Do we really need a revolution – by Mustafa Kamal


Our living in a world full of tragedies is a universal fact. Social fabrics are shattered. The dissatisfaction of people with the functions of their respective governments has put them in a position to ask and preach for revolution. The term revolution has been framed as hanging political leaders and sacking governments through mob violence by various political leaders and writers in Pakistan. Who will lead such revolutions and what could be the repercussions are still ambiguous.

Revolutions have always been hijacked historically. Revolutions have always breed hatred, violence and sense of superiority among the suppressed, emotional and exploited revolutionaries. Once in power, these exploited revolutionaries shed more blood, kill more people, suppress their opponents with more brutal tract of force and turn to fascists gradually.

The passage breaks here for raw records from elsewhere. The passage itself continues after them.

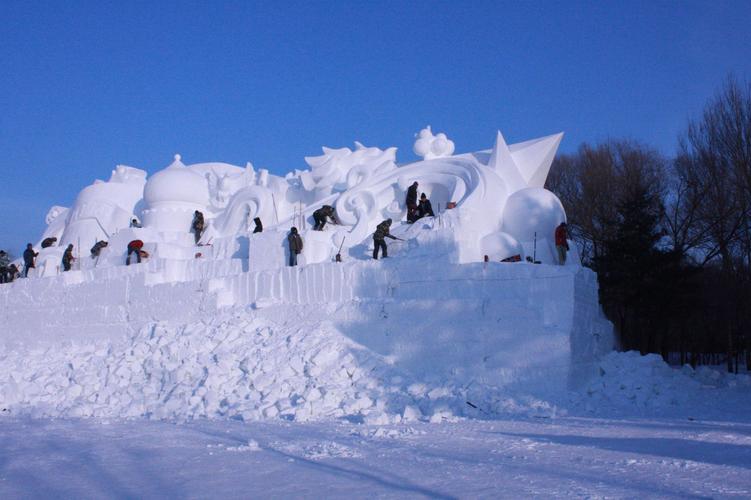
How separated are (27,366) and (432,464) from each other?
11.0 metres

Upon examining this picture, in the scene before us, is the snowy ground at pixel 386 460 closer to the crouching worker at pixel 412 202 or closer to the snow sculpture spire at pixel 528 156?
the crouching worker at pixel 412 202

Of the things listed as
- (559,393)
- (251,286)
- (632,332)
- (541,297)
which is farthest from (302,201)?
(632,332)

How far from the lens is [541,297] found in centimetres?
1123

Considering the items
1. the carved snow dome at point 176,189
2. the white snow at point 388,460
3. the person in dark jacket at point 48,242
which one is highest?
the carved snow dome at point 176,189

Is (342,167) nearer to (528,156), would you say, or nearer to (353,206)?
(353,206)

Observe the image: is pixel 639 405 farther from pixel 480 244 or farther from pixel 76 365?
pixel 76 365

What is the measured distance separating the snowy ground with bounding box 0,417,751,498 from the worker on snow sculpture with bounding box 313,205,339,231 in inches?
278

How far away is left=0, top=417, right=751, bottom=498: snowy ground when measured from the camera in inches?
209

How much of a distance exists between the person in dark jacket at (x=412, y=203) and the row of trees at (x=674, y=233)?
5897 mm

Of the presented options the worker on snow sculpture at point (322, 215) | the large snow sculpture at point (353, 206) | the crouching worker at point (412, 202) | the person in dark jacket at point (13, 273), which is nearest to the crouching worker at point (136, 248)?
the large snow sculpture at point (353, 206)

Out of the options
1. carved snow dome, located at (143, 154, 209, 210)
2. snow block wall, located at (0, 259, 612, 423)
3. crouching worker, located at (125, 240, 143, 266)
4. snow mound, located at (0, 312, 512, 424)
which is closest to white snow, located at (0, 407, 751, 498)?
snow mound, located at (0, 312, 512, 424)

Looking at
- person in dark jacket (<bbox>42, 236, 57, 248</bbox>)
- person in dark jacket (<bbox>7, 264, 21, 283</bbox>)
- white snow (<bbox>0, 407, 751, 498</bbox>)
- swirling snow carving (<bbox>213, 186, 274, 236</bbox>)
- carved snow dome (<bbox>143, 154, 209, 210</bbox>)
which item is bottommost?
white snow (<bbox>0, 407, 751, 498</bbox>)

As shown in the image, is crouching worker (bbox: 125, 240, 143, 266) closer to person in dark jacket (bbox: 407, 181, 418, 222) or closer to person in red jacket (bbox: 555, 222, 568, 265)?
person in dark jacket (bbox: 407, 181, 418, 222)

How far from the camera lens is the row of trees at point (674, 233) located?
1692 cm
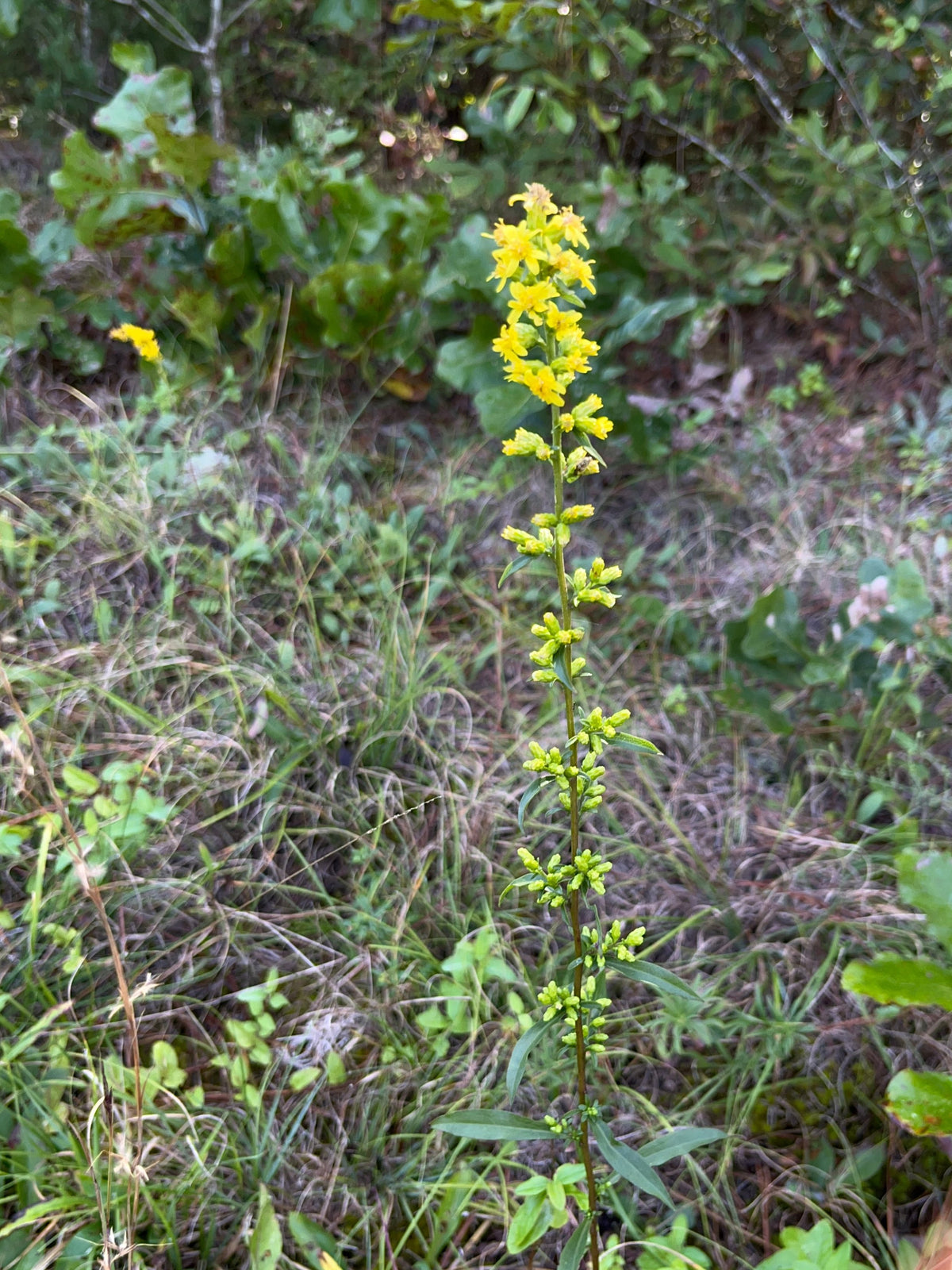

The recent Arab spring is an apt example of this. The so-called Arab Revolutionaries were such sick-minded that they even distorted the dead bodies of their opponents. Reports also revealed that the young brainwashed revolutionaries even sodomized the body of Qaddafi.

In Egypt, the chief of Second dominant party of revolutionaries declared the face of women like her vagina and asked the girls to cover their faces like their vagina.

“The Muslim world in general and Pakistan in particular is not fit for revolution,” says Veteran journalist and intellectual Khalid Ahmad. “No one realizes that revolutions are pure destruction, at times rescued by an intellectual realization about where they went wrong”, he observes.

In the world of their fantasies, the revolutionaries are more concerned in suppressing their opponents instead of creating a stable environment leading to prosperity and peace based on humanistic values.

We are a society where self-congratulating has surpassed self-criticism. Primarily, such societies don’t need revolution, but evolution. Our futile efforts in hurrying for revolution will leave us with even more blood in streets, heap of bodies and chaos. Any urgent need to reform the society must never be revolutionary, rather evolutionary.